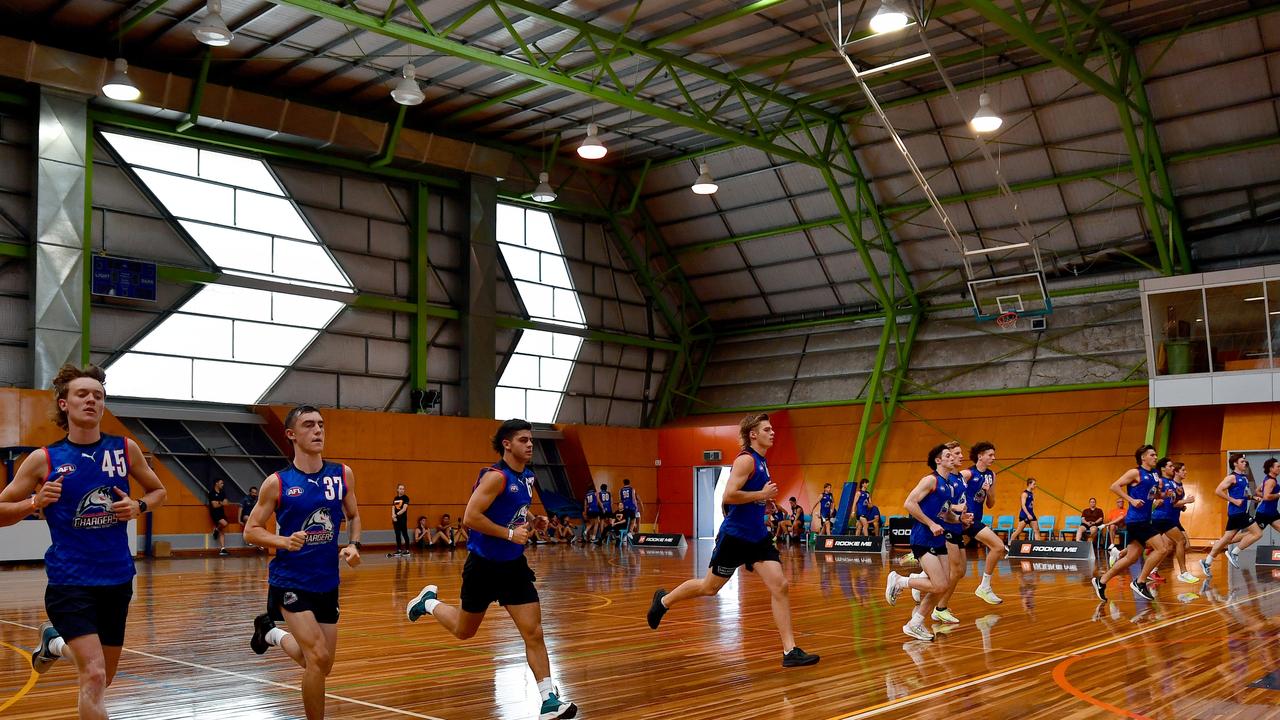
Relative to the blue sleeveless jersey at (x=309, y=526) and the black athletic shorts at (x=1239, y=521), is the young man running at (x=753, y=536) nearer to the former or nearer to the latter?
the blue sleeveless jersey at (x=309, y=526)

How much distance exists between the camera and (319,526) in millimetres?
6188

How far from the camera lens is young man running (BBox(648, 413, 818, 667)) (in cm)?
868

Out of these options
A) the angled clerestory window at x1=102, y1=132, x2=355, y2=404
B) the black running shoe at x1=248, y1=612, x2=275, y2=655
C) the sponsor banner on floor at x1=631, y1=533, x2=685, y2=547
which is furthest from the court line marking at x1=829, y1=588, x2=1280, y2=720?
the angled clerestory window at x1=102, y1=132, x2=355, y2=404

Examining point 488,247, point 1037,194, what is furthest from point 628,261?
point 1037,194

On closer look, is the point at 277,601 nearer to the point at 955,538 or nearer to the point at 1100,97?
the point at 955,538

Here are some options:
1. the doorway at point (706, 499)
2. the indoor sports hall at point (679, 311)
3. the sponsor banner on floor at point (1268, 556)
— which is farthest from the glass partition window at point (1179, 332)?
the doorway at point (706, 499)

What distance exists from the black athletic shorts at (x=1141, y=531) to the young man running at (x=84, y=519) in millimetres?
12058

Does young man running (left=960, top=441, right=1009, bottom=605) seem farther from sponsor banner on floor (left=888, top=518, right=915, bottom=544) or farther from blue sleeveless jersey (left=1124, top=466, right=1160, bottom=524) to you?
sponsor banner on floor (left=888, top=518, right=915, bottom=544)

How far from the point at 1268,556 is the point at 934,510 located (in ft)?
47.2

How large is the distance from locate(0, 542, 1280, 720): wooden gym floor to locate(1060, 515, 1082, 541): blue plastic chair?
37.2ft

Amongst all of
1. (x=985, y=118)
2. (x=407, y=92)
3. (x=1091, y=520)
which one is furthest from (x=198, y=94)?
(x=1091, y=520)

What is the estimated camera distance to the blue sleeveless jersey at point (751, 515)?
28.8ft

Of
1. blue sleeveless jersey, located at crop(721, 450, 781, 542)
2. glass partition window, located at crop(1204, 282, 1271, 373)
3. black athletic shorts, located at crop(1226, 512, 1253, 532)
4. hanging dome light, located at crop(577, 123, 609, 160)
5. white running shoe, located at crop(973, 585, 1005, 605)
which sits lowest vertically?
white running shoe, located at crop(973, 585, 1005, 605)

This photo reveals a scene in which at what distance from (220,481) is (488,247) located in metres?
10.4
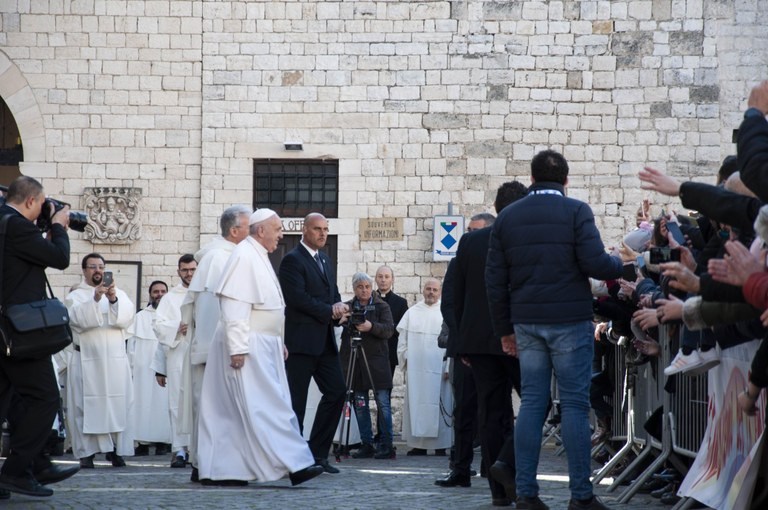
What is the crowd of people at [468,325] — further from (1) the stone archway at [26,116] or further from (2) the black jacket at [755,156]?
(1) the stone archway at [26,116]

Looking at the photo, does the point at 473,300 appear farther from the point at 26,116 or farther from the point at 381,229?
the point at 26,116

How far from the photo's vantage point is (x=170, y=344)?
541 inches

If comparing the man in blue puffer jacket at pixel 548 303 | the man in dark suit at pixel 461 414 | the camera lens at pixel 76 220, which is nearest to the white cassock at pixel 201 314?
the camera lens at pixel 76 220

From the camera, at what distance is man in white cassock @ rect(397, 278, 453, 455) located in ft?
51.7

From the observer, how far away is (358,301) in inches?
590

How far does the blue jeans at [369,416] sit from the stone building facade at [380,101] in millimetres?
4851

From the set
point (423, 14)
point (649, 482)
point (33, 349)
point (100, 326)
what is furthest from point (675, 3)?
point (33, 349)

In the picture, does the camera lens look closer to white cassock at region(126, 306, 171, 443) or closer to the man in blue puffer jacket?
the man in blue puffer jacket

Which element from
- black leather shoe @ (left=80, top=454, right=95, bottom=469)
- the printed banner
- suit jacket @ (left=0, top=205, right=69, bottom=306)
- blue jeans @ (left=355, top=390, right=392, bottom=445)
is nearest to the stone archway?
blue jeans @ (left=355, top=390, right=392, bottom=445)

▬▬▬

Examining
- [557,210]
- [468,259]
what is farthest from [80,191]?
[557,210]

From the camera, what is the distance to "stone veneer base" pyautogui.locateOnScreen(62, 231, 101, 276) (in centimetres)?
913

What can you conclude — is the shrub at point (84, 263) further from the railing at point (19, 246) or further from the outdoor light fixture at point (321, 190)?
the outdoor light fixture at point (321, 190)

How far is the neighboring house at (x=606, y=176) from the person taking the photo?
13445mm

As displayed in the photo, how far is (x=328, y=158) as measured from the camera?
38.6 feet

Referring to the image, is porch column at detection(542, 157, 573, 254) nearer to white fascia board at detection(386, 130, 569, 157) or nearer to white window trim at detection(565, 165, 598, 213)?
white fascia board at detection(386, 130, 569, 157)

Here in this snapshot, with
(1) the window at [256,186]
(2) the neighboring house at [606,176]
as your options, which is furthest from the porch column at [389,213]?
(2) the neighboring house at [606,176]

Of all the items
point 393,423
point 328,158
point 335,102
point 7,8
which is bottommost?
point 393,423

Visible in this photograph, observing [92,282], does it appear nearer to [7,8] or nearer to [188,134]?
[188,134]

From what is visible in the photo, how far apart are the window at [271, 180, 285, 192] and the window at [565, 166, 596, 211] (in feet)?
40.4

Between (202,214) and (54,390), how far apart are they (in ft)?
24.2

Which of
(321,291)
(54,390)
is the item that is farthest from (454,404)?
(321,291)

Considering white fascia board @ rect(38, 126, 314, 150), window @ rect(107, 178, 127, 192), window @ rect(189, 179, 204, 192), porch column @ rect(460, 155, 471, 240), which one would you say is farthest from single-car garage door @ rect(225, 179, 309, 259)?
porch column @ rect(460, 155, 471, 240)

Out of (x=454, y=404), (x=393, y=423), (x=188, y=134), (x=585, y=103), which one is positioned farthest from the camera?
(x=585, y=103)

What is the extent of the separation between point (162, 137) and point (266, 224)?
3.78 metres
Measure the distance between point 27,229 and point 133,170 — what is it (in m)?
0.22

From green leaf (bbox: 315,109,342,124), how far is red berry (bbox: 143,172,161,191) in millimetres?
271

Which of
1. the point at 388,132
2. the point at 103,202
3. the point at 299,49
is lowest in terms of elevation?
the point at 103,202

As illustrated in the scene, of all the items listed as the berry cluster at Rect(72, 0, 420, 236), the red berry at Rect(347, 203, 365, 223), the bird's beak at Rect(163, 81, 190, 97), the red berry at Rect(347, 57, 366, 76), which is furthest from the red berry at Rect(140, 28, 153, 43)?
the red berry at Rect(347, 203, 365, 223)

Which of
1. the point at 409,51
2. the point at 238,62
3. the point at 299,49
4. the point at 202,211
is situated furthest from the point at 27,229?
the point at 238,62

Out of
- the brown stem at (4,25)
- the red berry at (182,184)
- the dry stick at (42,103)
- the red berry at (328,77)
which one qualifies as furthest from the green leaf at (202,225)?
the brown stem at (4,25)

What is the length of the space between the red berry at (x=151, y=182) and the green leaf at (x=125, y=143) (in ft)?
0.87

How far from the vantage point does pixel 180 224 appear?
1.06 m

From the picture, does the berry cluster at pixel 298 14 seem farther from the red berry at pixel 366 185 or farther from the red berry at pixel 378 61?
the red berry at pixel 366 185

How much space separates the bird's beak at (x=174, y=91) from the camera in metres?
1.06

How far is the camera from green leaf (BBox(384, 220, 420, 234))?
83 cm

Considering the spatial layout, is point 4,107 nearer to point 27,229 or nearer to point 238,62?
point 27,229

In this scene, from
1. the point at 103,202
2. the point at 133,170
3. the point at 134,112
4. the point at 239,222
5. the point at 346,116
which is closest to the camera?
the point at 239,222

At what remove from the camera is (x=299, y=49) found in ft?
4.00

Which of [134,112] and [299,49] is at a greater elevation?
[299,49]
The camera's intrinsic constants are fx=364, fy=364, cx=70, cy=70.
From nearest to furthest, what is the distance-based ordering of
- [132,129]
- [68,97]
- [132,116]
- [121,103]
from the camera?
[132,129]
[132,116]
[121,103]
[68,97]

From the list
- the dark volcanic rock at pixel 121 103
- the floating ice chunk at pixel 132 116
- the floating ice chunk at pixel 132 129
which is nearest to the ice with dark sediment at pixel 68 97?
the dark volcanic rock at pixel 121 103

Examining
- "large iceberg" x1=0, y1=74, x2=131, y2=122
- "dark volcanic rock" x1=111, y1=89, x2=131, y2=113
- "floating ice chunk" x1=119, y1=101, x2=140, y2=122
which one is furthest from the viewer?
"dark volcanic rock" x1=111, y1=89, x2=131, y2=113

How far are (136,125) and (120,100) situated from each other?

▬▬▬

What is required —
From the material above, extract each line that contains the string "jeans" and omit all other lines.

Answer in full —
How far does the blue jeans at [369,416] sit from the stone building facade at [380,101] in millimetres?
- blue jeans @ (left=355, top=390, right=392, bottom=445)
blue jeans @ (left=355, top=390, right=392, bottom=445)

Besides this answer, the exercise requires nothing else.